“La utopía de 1919 estaba vacía y no tenía fundamento. No tenía
influencia en el futuro porque ya no tenía ninguna raigambre en el
presente. Era una utopía que tenía muy poco en cuenta la realidad.”
E.H Carr (1939)
Habitualmente
empleamos el término utopía para referirnos a la izquierda política,
sin embargo, desde los años setenta del pasado siglo ha sido la derecha
la que ha conseguido el triunfo de su utopía. Una utopía triunfa cuando
se deja de percibir su carácter ilusorio y se convierte en un
convencionalismo. Desde las filas conservadoras se ha revivido la vieja
utopía liberal de finales del siglo XIX y principios del XX con todos
sus componentes: la primacía de lo individual acaba generando beneficios
colectivos; el mundo es un gran mercado infinito y en permanente
expansión; la necesidad de una libertad entendida como ausencia de
regulaciones....

Qué hacer
a. Contesta estas preguntas con lo que dice el texto sobre la utopía:
(i) ¿De qué año es la utopía que la cita del principio llama vacía?
(ii) ¿Desde cuándo ha logrado la derecha el triunfo de su utopía?
(iii) ¿Cuándo triunfa una utopía?
b. Resume en una sola frase más corta el párrafo del texto sobre la utopía que empieza por "La utopía de 1919 estaba vacía".
c. Copia el texto sobre la utopía empezando por "Habitualmente" y siguiendo hasta "regulaciones....", pero cambia "mercado" por "escaparate".
Usa solo el texto sobre la utopía y nada más.

Datos aportados
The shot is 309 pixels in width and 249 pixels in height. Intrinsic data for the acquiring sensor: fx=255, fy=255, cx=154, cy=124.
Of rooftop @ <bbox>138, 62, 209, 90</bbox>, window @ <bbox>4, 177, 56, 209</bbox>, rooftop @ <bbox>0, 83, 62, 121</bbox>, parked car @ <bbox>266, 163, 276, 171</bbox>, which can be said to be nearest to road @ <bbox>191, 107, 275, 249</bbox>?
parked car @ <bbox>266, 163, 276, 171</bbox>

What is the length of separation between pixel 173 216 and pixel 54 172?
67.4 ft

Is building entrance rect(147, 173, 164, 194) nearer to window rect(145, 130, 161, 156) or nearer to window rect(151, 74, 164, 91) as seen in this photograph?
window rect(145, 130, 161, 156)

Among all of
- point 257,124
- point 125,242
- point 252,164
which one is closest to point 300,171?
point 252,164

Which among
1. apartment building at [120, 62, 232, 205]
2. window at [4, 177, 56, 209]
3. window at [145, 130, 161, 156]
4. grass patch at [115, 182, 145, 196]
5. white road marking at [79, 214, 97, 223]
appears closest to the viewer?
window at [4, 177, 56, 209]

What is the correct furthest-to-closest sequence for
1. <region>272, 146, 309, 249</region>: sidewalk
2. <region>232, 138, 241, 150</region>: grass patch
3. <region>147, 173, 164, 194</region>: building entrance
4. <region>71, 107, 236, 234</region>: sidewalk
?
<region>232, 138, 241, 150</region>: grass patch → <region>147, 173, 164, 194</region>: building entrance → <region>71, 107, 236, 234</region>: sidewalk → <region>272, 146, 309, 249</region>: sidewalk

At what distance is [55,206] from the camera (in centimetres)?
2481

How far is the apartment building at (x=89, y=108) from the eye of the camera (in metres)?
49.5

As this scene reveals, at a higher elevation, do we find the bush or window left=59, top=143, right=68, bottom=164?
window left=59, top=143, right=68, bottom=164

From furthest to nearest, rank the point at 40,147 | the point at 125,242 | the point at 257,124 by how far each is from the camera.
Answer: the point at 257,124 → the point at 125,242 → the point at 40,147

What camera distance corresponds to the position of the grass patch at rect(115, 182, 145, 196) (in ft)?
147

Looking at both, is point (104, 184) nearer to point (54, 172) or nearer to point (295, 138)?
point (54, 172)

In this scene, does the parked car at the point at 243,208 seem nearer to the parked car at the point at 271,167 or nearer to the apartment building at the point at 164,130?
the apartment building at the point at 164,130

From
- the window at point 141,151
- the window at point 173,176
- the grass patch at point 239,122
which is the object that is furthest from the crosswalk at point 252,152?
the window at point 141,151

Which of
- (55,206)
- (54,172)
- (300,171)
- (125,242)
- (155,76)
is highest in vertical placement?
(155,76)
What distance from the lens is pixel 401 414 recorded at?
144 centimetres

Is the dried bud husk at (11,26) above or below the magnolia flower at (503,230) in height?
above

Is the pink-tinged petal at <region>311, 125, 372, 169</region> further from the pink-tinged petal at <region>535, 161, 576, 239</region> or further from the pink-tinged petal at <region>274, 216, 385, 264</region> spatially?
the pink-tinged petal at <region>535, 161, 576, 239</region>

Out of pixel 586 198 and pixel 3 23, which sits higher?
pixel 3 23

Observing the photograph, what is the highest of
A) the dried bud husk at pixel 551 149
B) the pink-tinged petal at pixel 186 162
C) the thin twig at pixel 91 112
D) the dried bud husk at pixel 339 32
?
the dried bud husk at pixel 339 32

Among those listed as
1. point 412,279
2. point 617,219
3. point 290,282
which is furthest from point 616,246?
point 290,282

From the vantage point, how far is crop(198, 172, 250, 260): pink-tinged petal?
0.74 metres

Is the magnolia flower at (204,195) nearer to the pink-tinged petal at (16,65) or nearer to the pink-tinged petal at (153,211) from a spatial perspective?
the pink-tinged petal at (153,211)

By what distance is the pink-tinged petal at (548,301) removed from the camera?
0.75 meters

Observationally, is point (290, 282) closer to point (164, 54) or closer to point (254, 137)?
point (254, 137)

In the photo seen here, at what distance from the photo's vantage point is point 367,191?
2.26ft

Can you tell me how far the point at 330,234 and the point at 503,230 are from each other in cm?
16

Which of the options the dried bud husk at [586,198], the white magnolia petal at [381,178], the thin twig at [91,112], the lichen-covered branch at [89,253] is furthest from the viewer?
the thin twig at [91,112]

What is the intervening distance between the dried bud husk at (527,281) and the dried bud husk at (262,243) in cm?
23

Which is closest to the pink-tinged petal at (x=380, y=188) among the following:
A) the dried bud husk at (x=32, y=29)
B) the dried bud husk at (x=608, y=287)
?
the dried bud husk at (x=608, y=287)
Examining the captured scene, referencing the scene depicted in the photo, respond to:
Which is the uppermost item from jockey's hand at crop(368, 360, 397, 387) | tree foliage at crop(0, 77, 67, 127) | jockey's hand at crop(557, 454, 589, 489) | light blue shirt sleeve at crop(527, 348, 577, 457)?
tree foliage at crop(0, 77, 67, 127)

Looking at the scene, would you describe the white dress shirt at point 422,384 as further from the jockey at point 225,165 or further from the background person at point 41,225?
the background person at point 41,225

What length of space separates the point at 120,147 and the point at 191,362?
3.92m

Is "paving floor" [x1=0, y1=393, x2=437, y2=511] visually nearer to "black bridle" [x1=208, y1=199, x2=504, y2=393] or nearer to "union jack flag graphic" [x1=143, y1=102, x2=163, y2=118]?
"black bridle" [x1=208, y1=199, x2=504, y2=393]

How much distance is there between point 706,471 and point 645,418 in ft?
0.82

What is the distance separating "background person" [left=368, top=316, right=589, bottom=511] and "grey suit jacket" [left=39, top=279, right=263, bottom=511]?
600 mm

Respuestas dadas
a.
(i) De 1919.
(ii) Desde los años setenta del pasado siglo.
(iii) Cuando se deja de percibir su carácter ilusorio y se convierte en un convencionalismo.

b. La utopía de 1919 no tenía contenido ni base: al no tener raíces en el presente, no influía en el futuro y casi no tenía en cuenta la realidad.

c.
Habitualmente
empleamos el término utopía para referirnos a la izquierda política,
sin embargo, desde los años setenta del pasado siglo ha sido la derecha
la que ha conseguido el triunfo de su utopía. Una utopía triunfa cuando
se deja de percibir su carácter ilusorio y se convierte en un
convencionalismo. Desde las filas conservadoras se ha revivido la vieja
utopía liberal de finales del siglo XIX y principios del XX con todos
sus componentes: la primacía de lo individual acaba generando beneficios
colectivos; el mundo es un gran escaparate infinito y en permanente
expansión; la necesidad de una libertad entendida como ausencia de
regulaciones....